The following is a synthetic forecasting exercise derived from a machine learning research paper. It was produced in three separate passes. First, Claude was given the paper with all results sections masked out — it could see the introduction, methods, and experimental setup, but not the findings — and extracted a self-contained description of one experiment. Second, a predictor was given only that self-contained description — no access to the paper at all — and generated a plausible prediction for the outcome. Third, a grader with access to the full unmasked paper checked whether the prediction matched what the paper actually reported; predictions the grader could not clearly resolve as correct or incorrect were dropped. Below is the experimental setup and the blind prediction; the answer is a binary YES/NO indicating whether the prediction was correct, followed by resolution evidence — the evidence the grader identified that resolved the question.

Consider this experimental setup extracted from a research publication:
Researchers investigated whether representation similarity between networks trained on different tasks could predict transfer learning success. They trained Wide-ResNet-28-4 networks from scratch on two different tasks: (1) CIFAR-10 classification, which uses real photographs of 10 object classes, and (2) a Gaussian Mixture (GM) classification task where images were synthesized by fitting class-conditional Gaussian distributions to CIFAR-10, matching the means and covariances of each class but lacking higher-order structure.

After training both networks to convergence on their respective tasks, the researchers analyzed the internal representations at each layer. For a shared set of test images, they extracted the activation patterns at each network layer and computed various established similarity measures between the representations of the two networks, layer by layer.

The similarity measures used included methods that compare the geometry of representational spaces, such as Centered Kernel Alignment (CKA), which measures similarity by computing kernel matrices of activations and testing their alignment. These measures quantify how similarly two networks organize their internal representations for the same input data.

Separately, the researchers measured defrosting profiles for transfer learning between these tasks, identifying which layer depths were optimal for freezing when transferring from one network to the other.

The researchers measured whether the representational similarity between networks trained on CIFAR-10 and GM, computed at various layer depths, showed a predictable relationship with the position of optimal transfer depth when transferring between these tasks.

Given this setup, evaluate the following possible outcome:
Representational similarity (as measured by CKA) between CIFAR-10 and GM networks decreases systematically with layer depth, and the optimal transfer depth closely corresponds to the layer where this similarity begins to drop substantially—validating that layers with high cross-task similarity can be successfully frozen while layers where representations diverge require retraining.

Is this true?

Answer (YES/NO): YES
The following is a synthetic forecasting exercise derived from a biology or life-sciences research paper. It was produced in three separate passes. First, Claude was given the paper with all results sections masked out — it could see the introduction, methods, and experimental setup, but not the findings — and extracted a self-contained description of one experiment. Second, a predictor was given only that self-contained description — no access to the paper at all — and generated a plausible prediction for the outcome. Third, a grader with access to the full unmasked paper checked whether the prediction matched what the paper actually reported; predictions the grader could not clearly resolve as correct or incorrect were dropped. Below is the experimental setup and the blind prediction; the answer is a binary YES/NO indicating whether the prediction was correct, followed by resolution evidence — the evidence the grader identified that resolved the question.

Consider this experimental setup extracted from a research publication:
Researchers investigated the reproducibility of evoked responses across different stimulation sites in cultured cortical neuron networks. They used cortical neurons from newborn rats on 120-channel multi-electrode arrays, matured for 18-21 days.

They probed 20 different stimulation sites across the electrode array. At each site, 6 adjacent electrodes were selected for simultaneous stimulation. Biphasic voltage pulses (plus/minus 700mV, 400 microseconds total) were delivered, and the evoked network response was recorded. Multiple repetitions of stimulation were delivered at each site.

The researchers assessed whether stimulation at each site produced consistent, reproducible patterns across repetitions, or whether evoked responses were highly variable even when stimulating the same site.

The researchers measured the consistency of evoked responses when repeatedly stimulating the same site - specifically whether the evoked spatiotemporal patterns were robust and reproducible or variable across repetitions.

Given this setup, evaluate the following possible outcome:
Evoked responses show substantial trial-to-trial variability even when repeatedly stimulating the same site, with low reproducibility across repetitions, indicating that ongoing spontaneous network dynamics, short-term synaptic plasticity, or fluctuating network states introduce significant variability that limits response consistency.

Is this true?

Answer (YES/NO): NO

****

▸ **Exercise brief**: Would you please write the entries out again in full, exactly as given?

▸ **Written solution**:
The following is a synthetic forecasting exercise derived from a machine learning research paper. It was produced in three separate passes. First, Claude was given the paper with all results sections masked out — it could see the introduction, methods, and experimental setup, but not the findings — and extracted a self-contained description of one experiment. Second, a predictor was given only that self-contained description — no access to the paper at all — and generated a plausible prediction for the outcome. Third, a grader with access to the full unmasked paper checked whether the prediction matched what the paper actually reported; predictions the grader could not clearly resolve as correct or incorrect were dropped. Below is the experimental setup and the blind prediction; the answer is a binary YES/NO indicating whether the prediction was correct, followed by resolution evidence — the evidence the grader identified that resolved the question.

Consider this experimental setup extracted from a research publication:
Researchers investigated whether representation similarity between networks trained on different tasks could predict transfer learning success. They trained Wide-ResNet-28-4 networks from scratch on two different tasks: (1) CIFAR-10 classification, which uses real photographs of 10 object classes, and (2) a Gaussian Mixture (GM) classification task where images were synthesized by fitting class-conditional Gaussian distributions to CIFAR-10, matching the means and covariances of each class but lacking higher-order structure.

After training both networks to convergence on their respective tasks, the researchers analyzed the internal representations at each layer. For a shared set of test images, they extracted the activation patterns at each network layer and computed various established similarity measures between the representations of the two networks, layer by layer.

The similarity measures used included methods that compare the geometry of representational spaces, such as Centered Kernel Alignment (CKA), which measures similarity by computing kernel matrices of activations and testing their alignment. These measures quantify how similarly two networks organize their internal representations for the same input data.

Separately, the researchers measured defrosting profiles for transfer learning between these tasks, identifying which layer depths were optimal for freezing when transferring from one network to the other.

The researchers measured whether the representational similarity between networks trained on CIFAR-10 and GM, computed at various layer depths, showed a predictable relationship with the position of optimal transfer depth when transferring between these tasks.

Given this setup, evaluate the following possible outcome:
Representational similarity (as measured by CKA) between CIFAR-10 and GM networks decreases systematically with layer depth, and the optimal transfer depth closely corresponds to the layer where this similarity begins to drop substantially—validating that layers with high cross-task similarity can be successfully frozen while layers where representations diverge require retraining.

Is this true?

Answer (YES/NO): YES
The following is a synthetic forecasting exercise derived from a biology or life-sciences research paper. It was produced in three separate passes. First, Claude was given the paper with all results sections masked out — it could see the introduction, methods, and experimental setup, but not the findings — and extracted a self-contained description of one experiment. Second, a predictor was given only that self-contained description — no access to the paper at all — and generated a plausible prediction for the outcome. Third, a grader with access to the full unmasked paper checked whether the prediction matched what the paper actually reported; predictions the grader could not clearly resolve as correct or incorrect were dropped. Below is the experimental setup and the blind prediction; the answer is a binary YES/NO indicating whether the prediction was correct, followed by resolution evidence — the evidence the grader identified that resolved the question.

Consider this experimental setup extracted from a research publication:
Researchers investigated the reproducibility of evoked responses across different stimulation sites in cultured cortical neuron networks. They used cortical neurons from newborn rats on 120-channel multi-electrode arrays, matured for 18-21 days.

They probed 20 different stimulation sites across the electrode array. At each site, 6 adjacent electrodes were selected for simultaneous stimulation. Biphasic voltage pulses (plus/minus 700mV, 400 microseconds total) were delivered, and the evoked network response was recorded. Multiple repetitions of stimulation were delivered at each site.

The researchers assessed whether stimulation at each site produced consistent, reproducible patterns across repetitions, or whether evoked responses were highly variable even when stimulating the same site.

The researchers measured the consistency of evoked responses when repeatedly stimulating the same site - specifically whether the evoked spatiotemporal patterns were robust and reproducible or variable across repetitions.

Given this setup, evaluate the following possible outcome:
Evoked responses show substantial trial-to-trial variability even when repeatedly stimulating the same site, with low reproducibility across repetitions, indicating that ongoing spontaneous network dynamics, short-term synaptic plasticity, or fluctuating network states introduce significant variability that limits response consistency.

Is this true?

Answer (YES/NO): NO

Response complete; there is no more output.